U.S. District Judge M. James Lorenz, a Clinton appointee, also found the rules do not violate the Fair Housing Act or the U.S. Constitution after the nonprofit argued they limited the ability of low-income, Black and Hispanic people with large families to access beaches. Lorenz dismissed much of the case and remanded the rest of it back to California state court.
The lawsuit stems from a city ordinance passed in San Diego in 2021 to create a tiered licensing system to regulate short-term rental units. San Diego later also enacted a second ordinance clarifying those rules.
Short-term rental units — often colloquially called "Airbnbs" after one of the biggest companies in the industry — are properties that people rent out for less than a month a time, often for vacations or remote work opportunities. San Diego adopted the new rules in an effort to preserve the city's already strained housing supply.
Under the tiered licensing rules of the ordinance, tiers one and two are available to people who turn at least part of their primary residence into a short-term rental.

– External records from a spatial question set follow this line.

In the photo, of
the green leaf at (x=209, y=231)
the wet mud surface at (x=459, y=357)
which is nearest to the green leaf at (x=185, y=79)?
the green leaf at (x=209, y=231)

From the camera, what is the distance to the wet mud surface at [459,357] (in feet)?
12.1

The city offers an unlimited number of such licenses.
Tiers three and four, on the other hand, are available to property owners who want to rent out a property where they don't live. They're given out by lottery if the number of applications exceeds the number of licenses, and people cannot have more than one.
Tier four licenses are required for Mission Beach, a popular vacation destination near the heart of San Diego, whereas owners can apply for tier three licenses elsewhere.

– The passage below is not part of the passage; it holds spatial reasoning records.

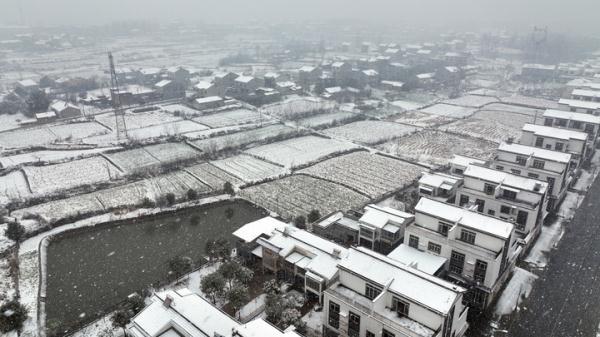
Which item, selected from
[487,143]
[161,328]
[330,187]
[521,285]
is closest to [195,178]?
[330,187]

Enter the Short Term Rental Alliance of San Diego, which last November sued the city in federal court over the rules.
The lawsuit raised a number of legal claims, but one of the group's core arguments focused on alleged racial discrimination. Short-term rentals are "peculiarly suitable for large group gathering and accommodations," the group argued, and regulating them would "disproportionately affect large groups."
Because "Hispanic households are larger than those of many other demographic groups," the ordinances disproportionately affected that community, the nonprofit argued. It also argued that the new rules decreased "the accessibility of beaches and the coast to low-income persons," which the group said harmed both Black and Hispanic people.
The group raised other claims too, including arguing that the rules violated the Fair Housing Act and the 5th and 14th Amendments, including for allegedly unconstitutionally limiting the ability of homeowners do what they wished with their properties and allegedly "taking" properties "without compensation." The group also argued California was undermining its own "public policy goals designed to preserve accessibility to coastal areas for low income groups."
These arguments may have been novel, but they were not particularly convincing to Judge Lorenz.
In his order, Lorenz noted that at least at one point, around 16,000 rental units across the city were being used as short-term rentals, preventing them from being rented or sold as permanent residences. This fact was part of San Diego's "stated purpose" for the rules, Lorenz wrote.
Because short-term rentals that are occupied do not remove a unit from the housing stock, it made sense for San Diego to regulate them differently. And besides, all of this was a "proper exercise" of the city's authority, Lorenz wrote.
“Preservation of housing stock is a proper exercise of the City’s police power in regulating land use,” the judge wrote in his opinion.
The city also alleged that rental units with non-permanent residents were more likely to cause negative impacts to the surrounding community, including noise, trash, and parking problems. Preserving the character of a neighborhood and quality of life are legitimate goals of government regulation, and the nonprofit's arguments on this front were "unsupported by law," he wrote.
Lorenz was also skeptical of claims that the ordinance violated the constitutional rights by depriving property owners of their rights. The rules, he noted, applied "to hosts rather than owners."
As for claims that the rules discriminated against low-income, Black and Hispanic people, those too fell apart under scrutiny from the judge. In its own filings, the city of San Diego claimed the nonprofit was misrepresenting its mission after the group allegedly changed its bylaws days before filing suit to add in language about advocating on behalf of guests and tenants.
Regardless of what Lorenz thought of these arguments, he was skeptical that the Short Term Rental Alliance of San Diego was the right group to bring these claims. The organization — a group primarily focused on rentals and property rights — lacked standing to allege discrimination against Hispanic and Black people, he ruled.
Neither the city of San Diego nor the Short Term Rental Alliance of San Diego returned requests for comment by press time.